# ECB + 50BP ( Best Rate Ever )



## Codogly (22 Mar 2019)

Just looking for views of AAM on the question of : " Will a situation ever arise where paying off your ECB + 50BP Tracker Mortgage makes sense ? "
My own belief is that it is highly unlikely following the usual economic principles that it will ever make sense to pay off such a low cost loan ... any rise in ECB Base Rate is likely to be accompanied by deposit rate / wage and possible asset value rises.
I suspect there are a lot of tracker mortgage holders who have built up a substantial cash deposit and who could clear or pay down the tracker mortgage but why would they when even at current brutal deposit rates can earn more on deposit than 0.50%

Am I missing any glaring issues ?


----------



## moneymakeover (22 Mar 2019)

Seems obvious


----------



## odyssey06 (22 Mar 2019)

Well remember a lot of tracker holders aren't on +50BP, some are on +150BP but your point is probably still valid.


----------



## Gordon Gekko (23 Mar 2019)

It only makes sense not to repay if you’re earning more than 0.5% after tax from the cash. So if it’s on deposit, that won’t be the case.

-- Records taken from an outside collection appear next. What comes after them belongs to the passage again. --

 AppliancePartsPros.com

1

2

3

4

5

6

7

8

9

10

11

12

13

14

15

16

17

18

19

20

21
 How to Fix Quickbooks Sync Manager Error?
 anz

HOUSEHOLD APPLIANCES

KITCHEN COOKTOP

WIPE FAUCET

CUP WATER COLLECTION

Even with a rental property where the effective interest cost might only be circa 0.25%, you still wouldn’t get that net of DIRT by having it on deposit.

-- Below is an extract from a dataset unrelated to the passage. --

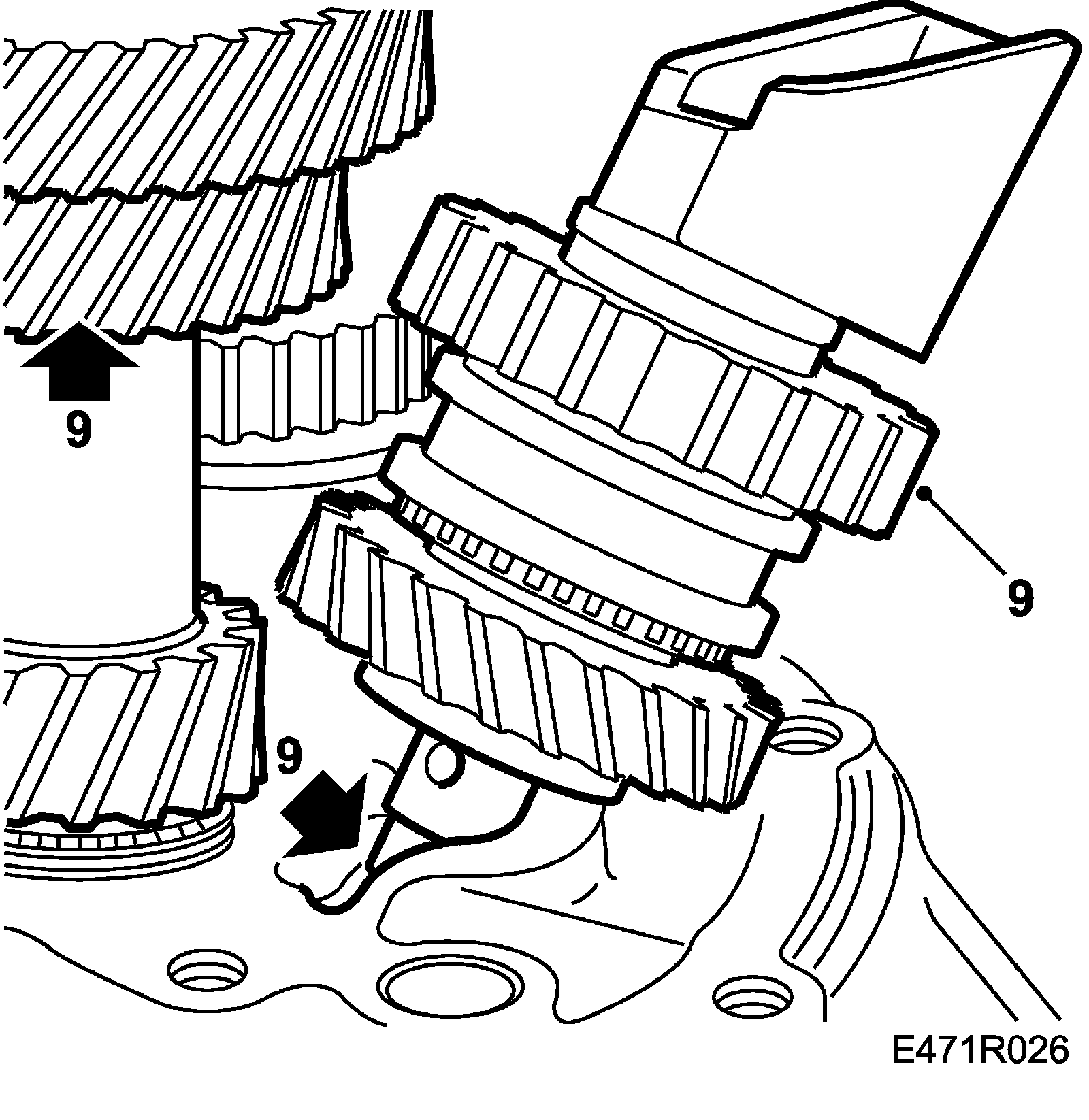 9

9

9

E471R026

Plus there’s the convenience and comfort factor of not having debt. If I’d €500k in cash and no debt other than €100k at 0.5%, I think I’d repay it anyway.


----------



## galway_blow_in (23 Mar 2019)

Gordon Gekko said:


> It only makes sense not to repay if you’re earning more than 0.5% after tax from the cash. So if it’s on deposit, that won’t be the case.
> 
> Even with a rental property where the effective interest cost might only be circa 0.25%, you still wouldn’t get that net of DIRT by having it on deposit.
> 
> Plus there’s the convenience and comfort factor of not having debt. If I’d €500k in cash and no debt other than €100k at 0.5%, I think I’d repay it anyway.



Paying off rock bottom loans is a waste , you could do numerous things with the money instead, I understand the emotional comfort of owing nothing to nobody but its still a waste


----------